El cigarrillo se extingue lento, acortando el camino entre su fuego y mis dedos pero, sobre todo, negándose a darme una pista válida o alguna excusa útil.
A pesar de la distancia -y de lo insalvable de la distancia- los autos recorren la calle afectando la misma indiferencia y cayendo en unos baches equidistantes y equiparables a mis pensamientos.
Me miraría en el espejo -a pesar de lo perfectamente incapaces que se revelan los espejos en éstas situaciones- de tener alguno y en particular, si tuviera, al menos, alguna intuición sobre a qué espejo acudir.
De chico me gustaba ir a dar caza a todo espejo salvaje… sin perder tiempo me lanzaba de cabeza, como un reflejo más, de una mirada a otra, de una esquina a unas sombras, desde las sombras al relieve de alguna figura a medio parir (descartando con todo respeto a los figurones circunspectos y sus barbillas cuadradas) para dar caza sí, y también casa, hogar, pues, siempre he preferido darles hospedaje a mantenerlos en cautiverio.
El recuerdo que me nubla se disipa unos instantes y luego acomete condensándose tan caprichosamente como las letras ensalivadas de los sueños.
Por momentos, cobra un relieve reconocible tal como si quisiera figurarse y encarnar pero algo lo privara aún de textura, de contexto.
Me levanto y paro el oído y el ojo mientras las pestañas se erizan risueñas…
Protesto airado.
Y se ríen, todos ellos y mis venas y mis otros recuerdos, las bocinas de los autos y las ventanas y acaso también mis yoes herrumbrados conspirando junto a mis yoes a medio decir y mis yoes inconfesables.
Vuelvo a protestar pero ésta vez no hay un solo sonido, como si no hubiera autos en la calle, ni bocinas en los autos ni palabras en mi boca ni risas en mis yoes ni yoes en mi mismo…
Hasta que al fin, lo comprendo.
No es un recuerdo esa huella abriéndose paso entre el humo y mis desvaríos.
Es tan solo una lágrima, solidaria y obstinada, que insiste en ser el último bastión de una despedida, resistiéndose a entregar el mando
desde lo que fui
hasta lo que he de ser.
Se lee con ansiedad y se queda una sensación de querer más.

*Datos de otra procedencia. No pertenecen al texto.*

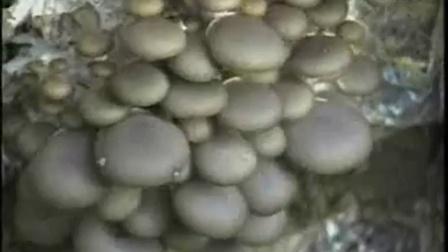 农业创富食用菇栽培学试题之食用菇培育高产栽培技�v1)食用菌shiyongjun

Pero todo tiene que acabarse.
A veces no se necesita atender un almacén para escuchar el cáncer tan lleno de amargura que algunos tiene necesidad de expulsar por un instante.
Daniel, siempre disfruto tus relatos.
Abrazos..
Me parece todo un canto a la empatía, escrito magistralmente. Me gusta muchísimo.
Ohh, Leone.. conozco esa sensación. Fui por años hija de almacenero de barrio. Es la prosa de la vida, pero hay una cualidad en este texto y es tu corazón. Tu alma de psicólogo y la lealtad del hijo. Sé que he traspasado el escrito y fui al autor, pero eso ahora no importa, porque basta leer para desprender la honestidad. del que habla. Un abrazo, guapo!!